Virtual Worlds Forum

Virtual Worlds Forum blog

Risks of interoperability

Comments [0] | 13 August 2008

It is the conventional wisdom of the virtual worlds industry that interoperability is a Good Thing. Indeed, its promise of a single, persistent avatar which works the same in all worlds and the ability to move between worlds offers a real way to achieve a true, universal metaverse. Linden Lab's work on interoperability continues apace, with teleport between Second Life and OpenSim now possible, and the recent launch of the Second Life Open Grid beta.

Not everyone is quite so excited, however. Prominent Second Life user Prokofy has written a post in which she argues that moves to interoperability are happening too fast and risk creating not the utopian metaverse but a world in which intellectual property is not respected and there can be no enforcement of laws.
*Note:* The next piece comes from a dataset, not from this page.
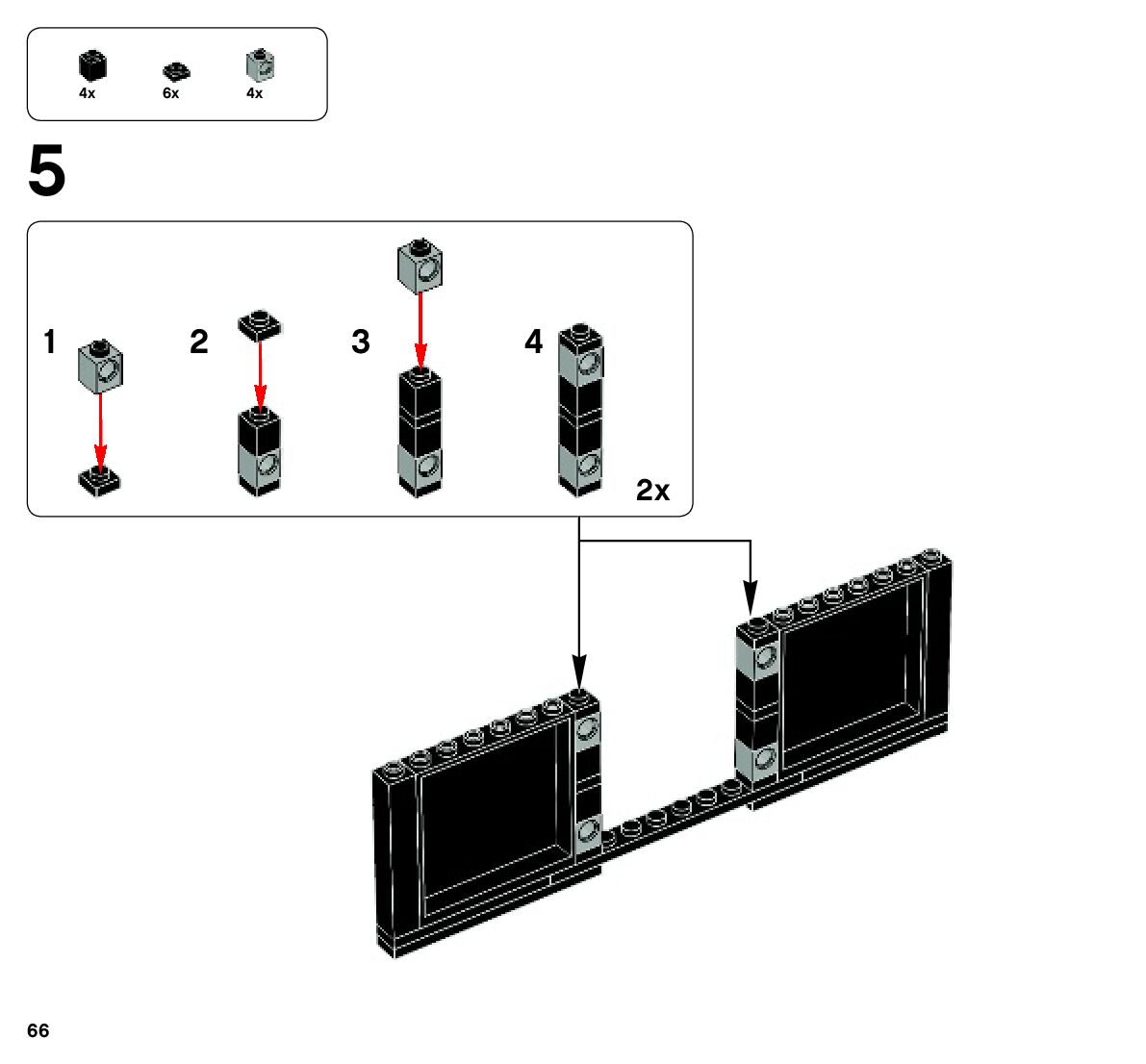 4x 6x 4x

5

1 2 3 4

2x

66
Well, that's one of the reasons you don't rush to interoperability! That's why most people aren't asking for this; not even most games and worlds are asking for this! Hello! Under the guise of making "universal standards" (called in this scenario "open standards") which enable "everybody to connect all different ways," they are creating openness without any kind responsibility....
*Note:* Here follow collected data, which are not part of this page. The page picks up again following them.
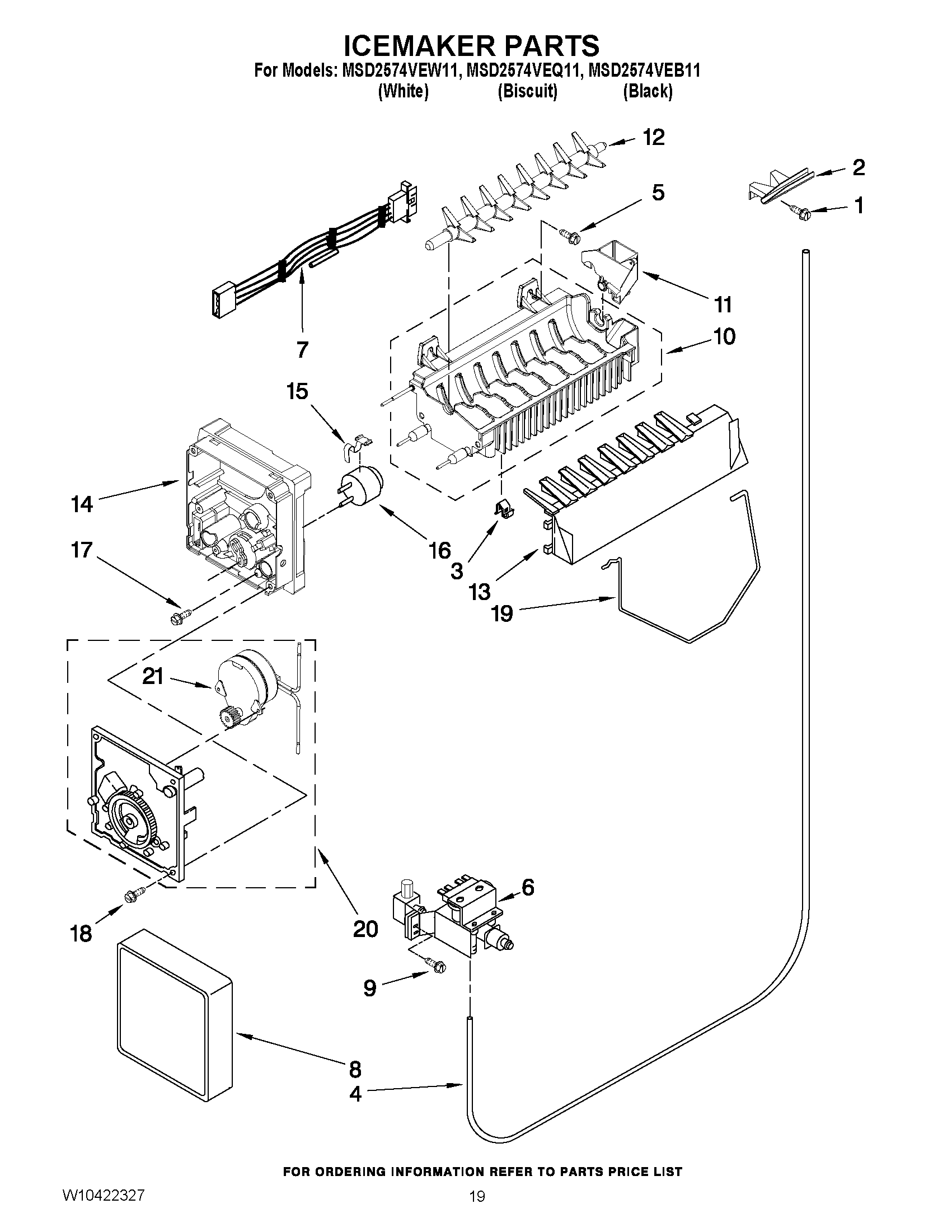 ICEMAKER PARTS
For Models: MSD2574VEW11, MSD2574VEQ11, MSD2574VEB11
(White) (Biscuit) (Black)

12
2
5
1
11
7
10
15
14
16
17
3
13
19
21
6
18
20
9
8
4

FOR ORDERING INFORMATION REFER TO PARTS PRICE LIST

W10422327

19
There's another way, and that is *not have the roads*. Until you need them. Until FIRST you work out the agreement, THEN you connect. This creation of a web of connectivity pressuring each "service provider" to Balkanize their choices strikes me as destructive. I don't think it really follows the model of the web. The web had hyperlinks that took you to other pages to read stuff or look at pictures. It didn't take you there to chat, interact, communicate, feel, have sex on poseballs and furniture that people wish to sell, to put it bluntly. Different!

Clearly this is a difficult area. I'm not sure that the 'agreement, then technology' framework which Prokofy suggests is scalable- it wouldn't lead to universal interoperability, with competitive business concerns inevitably becoming a factor in VWs' decisions as to whether to connect to each other. I would point out, though, that infringement of IP on the web, irritating as it is, is endemic and it has yet to break the web. Put simply, this post will no doubt appear on a number of splogs, but that doesn't materially reduce the business case for this blog to exist. People make money from content on the web despite IP infringement, and I suspect that something similar will happen in virtual worlds.